Drawing all inferences in favor of the plaintiff, I must review the limited evidence at my disposal and determine if the defendant has amply demonstrated that but-for the threat of federal jurisdiction, Mullins would have dropped Coakley from his lawsuit. This is an extraordinarily high bar to clear because hard evidence of a but-for subjective motivation is almost never available. It requires that there be no plausible alternative explanation for the plaintiff's decision to keep the spoiler party tied up in the case. Ramirez, 2015 WL 1665809, at *4.
Because direct evidence of subjective intent to keep a non-diverse party joined for the sole purpose of defeating removal is so rarely available, there is not much precedent for a case in which bad faith is ultimately found in the second step of the Aguayo test. A readily available example is found in this court's decision in Massey. My esteemed colleague, Chief Judge Johnston, determined that the plaintiff acted in bad faith by intentionally stalling when accepting a settlement check from an insurance carrier defendant-Plaintiff's counsel sent an e-mail saying, “[will you] attempt to remove this case if I accept [the offer]?” Massey, 2017 WL 3261719, at *18.
In this case it is undisputed that Mullins dismissed the spoiler after the one year window and just shortly before trial. While this may seem at first blush like an indication that the Mullins had no real interest in pursuing a claim against Coakley, the timing alone is not dispositive; there are any number of plausible reasons why a plaintiff may hold a co-defendant in for such a stretch of time. See, e.g., Dutchmaid, 2017 WL 1324610, at *14 (‘“The timing of the events at issue, while unfortunate for the Defendant are insufficient to show bad faith on the part of the Plaintiff'”) (quoting WBCMT 2007-C33 Office 7870, LLC v. Breakwater Equity Partners LLC, No. 1:14-CV-588, 2014 WL 6673712, at *7 (S.D. Ohio Nov. 24, 2014)).
In this case, however, I am persuaded to find that Mullins did act with the intent to spoil removal and that but for the looming threat of removal, he would have dismissed his claims against Coakley before the pre-trial conference and, in fact, before the one year deadline. By sworn affidavit, Rish's counsel, Brian Moore states that on March 17, 2021, Mullins' counsel informed him that he intended to dismiss Mr. Coakley from the case. [ECF No. 1, Ex. F]. In response, Mr. Moore sent by e-mail a draft of an agreed stipulation order. Mullins' counsel, however, seemingly had second thoughts. According to Attorney Moore's affidavit, Mullins counsel, Attorney Atkinson, called back to say that he would not be dismissing Coakley that day because he had remembered that it had not yet been one year since the filing of the complaint. In other words, dismissal would leave him vulnerable to removal. He asked then if Attorney Moore would agree not to remove the case in exchange for the voluntary dismissal of Coakley. Mr. Moore memorialized this conversation in an e-mail response to Mr. Atkinson in which he stated that he would not agree to do so. Id.

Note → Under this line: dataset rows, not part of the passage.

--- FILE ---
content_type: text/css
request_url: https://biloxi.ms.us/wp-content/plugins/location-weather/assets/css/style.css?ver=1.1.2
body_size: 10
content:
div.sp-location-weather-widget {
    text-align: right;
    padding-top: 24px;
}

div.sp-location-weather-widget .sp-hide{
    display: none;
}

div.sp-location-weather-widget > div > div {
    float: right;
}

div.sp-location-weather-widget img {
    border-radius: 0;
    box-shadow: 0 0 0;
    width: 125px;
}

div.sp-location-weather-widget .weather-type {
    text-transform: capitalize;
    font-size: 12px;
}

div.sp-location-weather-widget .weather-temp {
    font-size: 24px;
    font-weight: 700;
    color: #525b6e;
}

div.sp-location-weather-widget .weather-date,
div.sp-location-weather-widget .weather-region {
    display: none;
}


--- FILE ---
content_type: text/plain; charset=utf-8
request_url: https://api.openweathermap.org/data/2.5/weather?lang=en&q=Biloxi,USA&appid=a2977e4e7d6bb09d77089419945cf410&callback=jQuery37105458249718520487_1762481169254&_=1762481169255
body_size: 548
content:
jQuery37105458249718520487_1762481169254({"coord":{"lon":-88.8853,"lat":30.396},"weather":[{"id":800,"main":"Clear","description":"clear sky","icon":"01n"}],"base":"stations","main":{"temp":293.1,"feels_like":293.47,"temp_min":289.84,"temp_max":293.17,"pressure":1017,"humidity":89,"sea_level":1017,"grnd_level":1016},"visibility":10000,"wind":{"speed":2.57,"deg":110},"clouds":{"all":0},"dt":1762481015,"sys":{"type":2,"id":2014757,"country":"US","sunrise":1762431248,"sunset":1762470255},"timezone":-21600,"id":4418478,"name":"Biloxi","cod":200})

Shortly after that, Mullins requested a continuation of the case; Judge Thompson granted that motion and the trial was moved from March 23, 2021, to June 22, 2021. [ECF No. 6, at 7]. At the final pre-trial conference on June 17, 2021, Mullins moved to dismiss the spoiler. The one-year removal window had by then passed. While the timing of these event might not ordinarily be enough to demonstrate bad faith, I am compelled to weigh the unique circumstances in each case when deciding this issue. Here, the communications between the lawyers, followed by the motion to continue indicate that Mullins' motivations were strictly related to the selection of the forum.

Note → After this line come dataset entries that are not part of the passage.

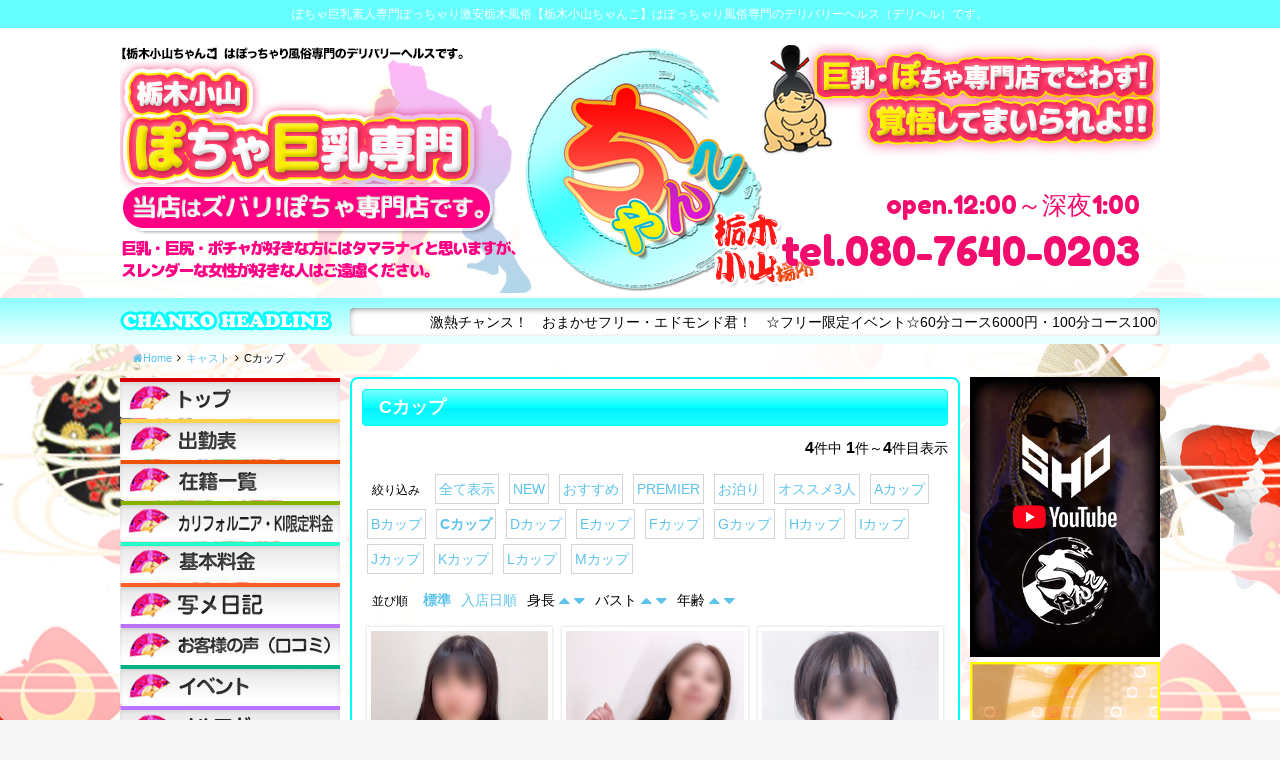

--- FILE ---
content_type: text/css
request_url: https://love75-chanko.com/wp/wp-content/themes/010cubizm-line/css/theme-option.css?ver=1.0
body_size: 973
content:
/*======================================
 body
 =======================================*/
body {
  color: "#000"; }
/*======================================
 link
 =======================================*/
.cd-pagination a {
  border-radius: 0.25rem; }
  .cd-pagination .current {
    /* selected number */ }
/*======================================
 header
 =======================================*/
/*======================================
 drawer
 =======================================*/

/*======================================
 content
 =======================================*/

#main-content .page-title, #main-content .widget-title, #main-content .profile-title {
  background-color: rgba(64, 64, 174, 0.95);
  padding-top: 5px;
  padding-right: 0px;
  padding-bottom: 5px;
  padding-left: 10px; }
  #main-content .page-title .title-name, #main-content .widget-title .title-name, #main-content .profile-title .title-name {
    font-weight: bold;
    color: #fff;
    border-color: #fff;
    border-top-width: 0px;
    border-right-width: 0px;
    border-bottom-width: 0px;
    border-left-width: 0px;
    display: block;
    font-size: 1.8rem; }
/*======================================
 cast,schedule
 =======================================*/
.cast-lists-frame .cast-size, .cast-lists-frame .cast-schedule-time, .cast-lists-frame .cast-schedule-comment, .cast-lists-frame .cast-state-messege, .cast-lists-frame .cast-ranking-icon {
  color: "#000"; }
  /*======================================
   event
   =======================================*/

.event-lists .event-date {
  color: "#000"; }
/*======================================
 footer
 =======================================*/
#footer {
  background: #5b529a; }
  #footer a {
    color: #fff; }
  #footer a:hover, #footer a:focus {
    color: #fff; }
  #footer #footer-wrap .widget .widget-title .title-name {
    border-top-width: 0px;
    border-right-width: 0px;
    border-bottom-width: 0px;
    border-left-width: 0px;
    display: block;
    font-size: 1.8rem; }

/*======================================
 border
 =======================================*/

.widget_nav_menu .menu {
  border-bottom: 1px solid rgba(255, 255, 255, 0.33); }
  .widget_nav_menu .menu li {
    border-top: 1px solid rgba(255, 255, 255, 0.33); }

.widget_cp5_news .news-lists-frame li {
  border-bottom: 1px solid rgba(255, 255, 255, 0.33); }

.widget_calendar table {
  border: 1px solid rgba(255, 255, 255, 0.33); }
  .widget_calendar table th, .widget_calendar table td {
    border: 1px solid rgba(255, 255, 255, 0.33); }

.system-table, .weekly-schedule-list {
  border: 1px solid rgba(255, 255, 255, 0.33); }
  .system-table th, .weekly-schedule-list th, .system-table td, .weekly-schedule-list td {
    border: 1px solid rgba(255, 255, 255, 0.33); }

dl.profile-section dd {
  border-bottom: 1px dotted rgba(255, 255, 255, 0.33); }

.weekly-schedule-list, .profile-weekly-schedule-list {
  border: 1px solid rgba(255, 255, 255, 0.33); }
  .weekly-schedule-list li, .profile-weekly-schedule-list li {
    border-left: 1px solid rgba(255, 255, 255, 0.33); }
  .weekly-schedule-list li .weekly-date.head, .profile-weekly-schedule-list li .weekly-date.head {
    border-top: 1px solid rgba(255, 255, 255, 0.33);
    border-bottom: 1px solid rgba(255, 255, 255, 0.33);
    background-color: #a4b1bf; }

#profile-frame .profile-title {
  border-bottom-color: rgba(255, 255, 255, 0.33); }

#schedule-week .cast-frame .cast-section .weekly-schedule-list {
  border-color: rgba(255, 255, 255, 0.33); }
  #schedule-week .cast-frame .cast-section .weekly-schedule-list .weekly-schedule {
    border-left-color: rgba(255, 255, 255, 0.33); }
    #schedule-week .cast-frame .cast-section .weekly-schedule-list .weekly-schedule .weekly-time {
      border-top-color: rgba(255, 255, 255, 0.33); }

#global-drawer-nav > li {
  border-bottom: 1px solid rgba(255, 255, 255, 0.33); }
  #global-drawer-nav li.menu-item-has-children .sub-menu li {
    border-top: 1px solid rgba(255, 255, 255, 0.33); }

.cd-pagination a {
  border: 1px solid rgba(255, 255, 255, 0.33); }

.archive.category .hentry, .search.category .hentry, .archive.search-results .hentry, .search.search-results .hentry {
  border-color: rgba(255, 255, 255, 0.33); }

#site-links li {
  border-color: rgba(255, 255, 255, 0.33); }
/*======================================
 widget
 =======================================*/
.widget_cp5_news .news-date, .widget_cp5_news .news-content {
  color: "#000"; }

.widget_cp5_castlist .cast-size, .widget_cp5_castslider .cast-size {
  color: "#000"; }

.widget_cp5_schedule .cast-size, .widget_cp5_scheduleslider .cast-size, .widget_cp5_schedule .cast-schedule-time, .widget_cp5_scheduleslider .cast-schedule-time, .widget_cp5_schedule .cast-schedule-comment, .widget_cp5_scheduleslider .cast-schedule-comment {
  color: "#000"; }

.widget_cp5_machihime .cast-size, .widget_cp5_machihime .cast-schedule-time, .widget_cp5_machihime .cast-schedule-comment, .widget_cp5_machihime .cast-state-messege {
  color: "#000"; }
/*======================================
 enter
 =======================================*/
/*======================================
 smart
 =======================================*/

@media screen and (max-width: 767px) {
  body {
    font-size: 1.4rem; } }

Attorney Atkinson does not now dispute that he made such statements. Instead, Mullins argues that making a conditional offer of dismissal contingent upon securing an agreement from the other side not to remove was part of his litigation strategy. Mullins cites Herrington v. Nature Conservancy, No. CV 21-240-GW-GJSx, 2021 WL 942749 (C.D. Cal. Mar. 11, 2021) for the proposition that this type of deal making is not indicative of bad faith. Mullins argues that this situation is identical to the strategy employed by counsel in that case: “[t]he court relied on direct evidence, specifically noting that the plaintiff conditioned her first proposal to dismiss the in-state defendant on an agreement by the diverse defendant not to remove and then, after the one-year period passed, agreed to the same proposal once removal was no longer an issue.” [ECF No. 7, at 5] (discussing Herrington, 2021 WL 942749, at *5).
I find a few notable factual differences between the case at bar and Herrington. First, the defendant in that case initiated negotiations by making a settlement offer to the plaintiff just 30 days before the end of the one-year removal window. Plaintiff took all of that time to review and decide on the offer before ultimately accepting it and dismissing the spoiler-two days after the removal window closed. Taking the time to review the offer was, in that court's view, a plausible alternative explanation to a “but-for federal jurisdiction” motivation. Herrington, 2021 WL 942749, at *14-15. Here, Mullins is incorrect that he merely conditioned his offer on Rish's agreement not to remove the case-that was a modification to an offer he had already made to dismiss Coakley, which was unconditional. It was only after he remembered-and told Attorney Moore-that the removal window was still open that he withdrew his stated intent to dismiss Coakley and then returned to the bargaining table by asking Attorney Moore to agree not to remove. This strikes me as a crucial difference between this situation and Herrington. In this case, Attorney Atkinson put his cards on the table that he had no real interest in pursuing a claim against Coakley and was willing to dismiss him from the case in exchange for no real concessions from the other side.
Mullins says that the reason he decided to ultimately dismiss Coakley was because he wanted to hire Attorney Hatfield as co-counsel for trial, that Attorney Hatfield had a conflict because of some outside acquaintanceship with the spoiler, and that sound legal strategy demanded that Mullins drop the spoiler to resolve the conflict so that he could secure Attorney Hatfield's services. [ECF No. 7, at 6]. This may be so, but Mullins did not secure Attorney Hatfield's services until some time after the communications between Attorneys Atkinson and Moore which I've already discussed. Accordingly, I need not decide whether this explanation would serve as a plausible alternative rationale for Mullins' decision to keep Coakley in the lawsuit until June 17, 2021.
I FIND that the bad faith exception to section 1446 is applicable in this case and accordingly, the Motion to Remand [ECF No. 4] is DENIED. Plaintiff's request for attorney's fees incurred as result of Rish's removal is also DENIED.
III. Conclusion
For the foregoing reasons, Mullins' Motion to Remand [ECF No. 4] is DENIED. The court DIRECTS the Clerk to send a copy of this Order to counsel of record and any unrepresented party.